Siempre me he tomado con mucha naturalidad y normalidad que, a mí alrededor, todo el mundo fuera entrando en la maternidad. No me sorprenden las barrigas de nadie ni me parece nada muy increíble. No me parecen ninguna bomba noticias dadas al estilo: “¿¿¿¿Te has enterado de quién está embarazada????”.

Tampoco me ha afectado demasiado el hecho, como a las chicas de testimonios que leo aquí a veces. Se quejan de que sus amigas ya no tienen tiempo para ellas ni se interesan por sus problemas, que también existen y merecen una escucha activa. No he tenido esa sensación de abandono.

Ni siquiera me molesta tener que hacer planes con niños si quiero tener vida social más allá de mi pareja, porque casi todo nuestro entorno más cercano tiene hijos. Así que no, esto no es una opinión sobre la maternidad o las madres en general escrita desde la desilusión.

“Pero, ¿qué os pasó?”

Hace poco tuve que compartir un viaje de casi dos horas en coche con tres de mis amigas. A dos de ellas las veo de higos a peras, así que estaba emocionada con el viaje. Me apetecía mucho verlas.

No podía yo sospechar que aquello acabaría convertido en una charla monotemática sobre artículos de bebé. Empezaron con carritos, siguieron con utensilios de cocina y terminaron con los dibujos animados favoritos de sus críos. Una vez que se enristraron, aquello fue un no parar.

Cuando el tema de conversación es la maternidad, todo el mundo quiere opinar porque todo el mundo (que sea madre/padre) tiene experiencias para compartir. Además, me he dado cuenta de que, cuando mis amigas se ponen a hablar de crianza, cuentan sus cosas con dos objetivos: seguir la conversación y validar su criterio y su forma de hacer. Necesitan que alguien les diga que también lo hace así, o que le parece una buena idea.

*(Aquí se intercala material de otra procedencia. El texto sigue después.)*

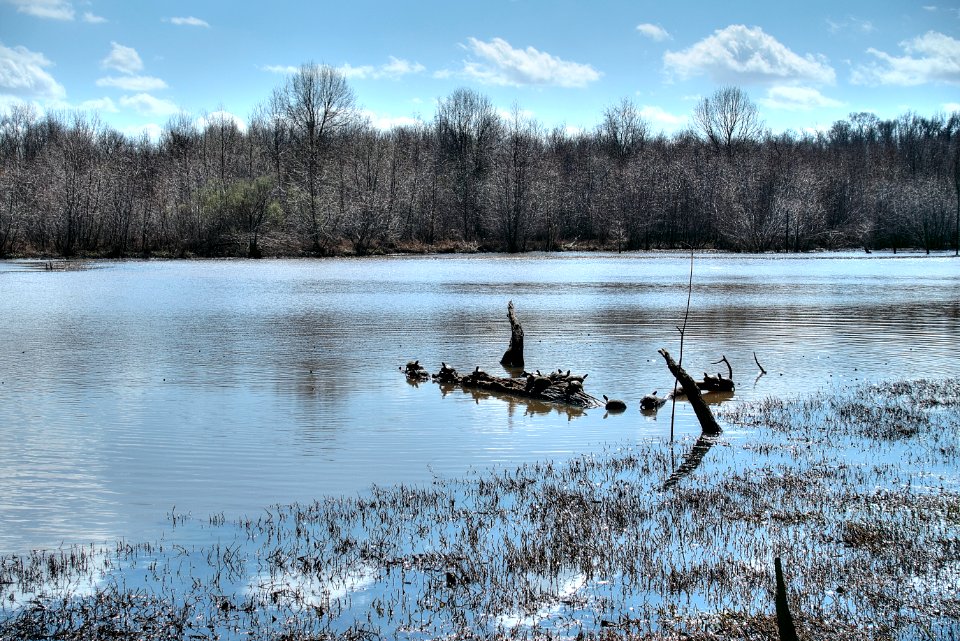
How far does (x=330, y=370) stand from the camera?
21.2 m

Yo iba en silencio, en mis pensamientos, mirando por la ventanilla. No había estado callada ante varias personas tanto tiempo seguido como cuando cogí una afonía crónica después de las fiestas de mi pueblo. En aquella continua espiral conversacional, en la que unas hablaban por lo alto de otras y nadie dejaba pasar su momento, alguna dijo: “Bueno, vamos a dejarlo ya, que a ella este tema no le interesa”. A mí se refería. Y fue cortesía, porque, en cuanto dije: “Nada, tranquilas”, siguieron como si necesitaran mi venia.

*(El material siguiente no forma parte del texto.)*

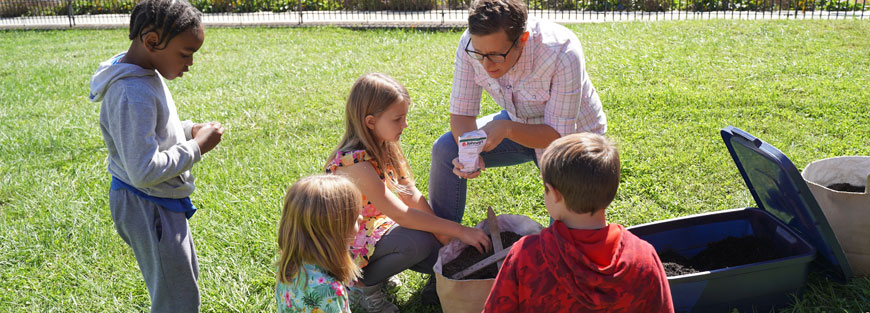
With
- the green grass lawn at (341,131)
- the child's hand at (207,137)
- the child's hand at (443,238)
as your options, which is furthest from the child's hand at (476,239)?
the child's hand at (207,137)

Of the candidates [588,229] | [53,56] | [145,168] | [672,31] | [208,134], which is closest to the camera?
[588,229]

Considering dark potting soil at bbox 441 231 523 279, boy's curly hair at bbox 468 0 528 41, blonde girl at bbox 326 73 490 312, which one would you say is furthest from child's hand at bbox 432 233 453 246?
boy's curly hair at bbox 468 0 528 41

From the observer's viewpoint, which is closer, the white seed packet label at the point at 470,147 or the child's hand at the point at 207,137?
the child's hand at the point at 207,137

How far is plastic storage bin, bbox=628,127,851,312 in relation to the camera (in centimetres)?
250

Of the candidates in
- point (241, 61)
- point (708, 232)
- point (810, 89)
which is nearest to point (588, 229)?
point (708, 232)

La vuelta no fue mejor. Si la primera parte había servido para diseccionar el funcionamiento y utilidad de cualquier objeto con el que sus hijos interactúan, la vuelta trató sobre cocina. Pero no algo sobre experimentos culinarios, nuevas recetas, ideas o vídeos recientemente vistos en redes, no. Tan interesante no. Cocina del tipo cómo ponen a cocer los garbanzos para que nos les queden duros, cuánto avecrem usan y para qué, qué días comen legumbres y cómo gestionan las comidas de casa en relación a las del comedor.

Pasó lo mismo que en la idea, que empezaron a hablar unas por encima de otras y a repetir frases para afianzar sus posiciones y sentirse validadas.

—Pues yo corto las verduras en juliana.

—Pues yo a tacos.

—Pues yo en juliana.

—Pues yo no.

De lo que nadie me advirtió cuando mis amigas entraron en la maternidad es del aburrimiento crónico que me iba a causar estar con ellas.

Yo ya no pido una conversación estimulante porque no a todo el mundo le interesan los mismos temas. Ni siquiera pido que dejen de monopolizar la conversación para hablar de sus hijos todo el tiempo.

Pero, coño, algo, ¡algo! Uno de esos cotilleos que antes nos daban para días enteros. Un análisis de lo que tal o cual conocido anda haciendo, y es digno de debate. ¡No sé, algo!

¿Por qué ya no se dejan ver esas mujeres locuaces y con objetivos e inquietudes propias que siguen viviendo dentro de ellas? ¿Qué les pasó? ¿Tan opacas y ocultas están por sus “yo” cuidadoras de la casa y los hijos?

Echo de menos a mis amigas, pero no porque no las vea. Las echo de menos porque se han ido, aunque físicamente sean iguales y sigan presentes. Y sospecho que van a tardar mucho en volver.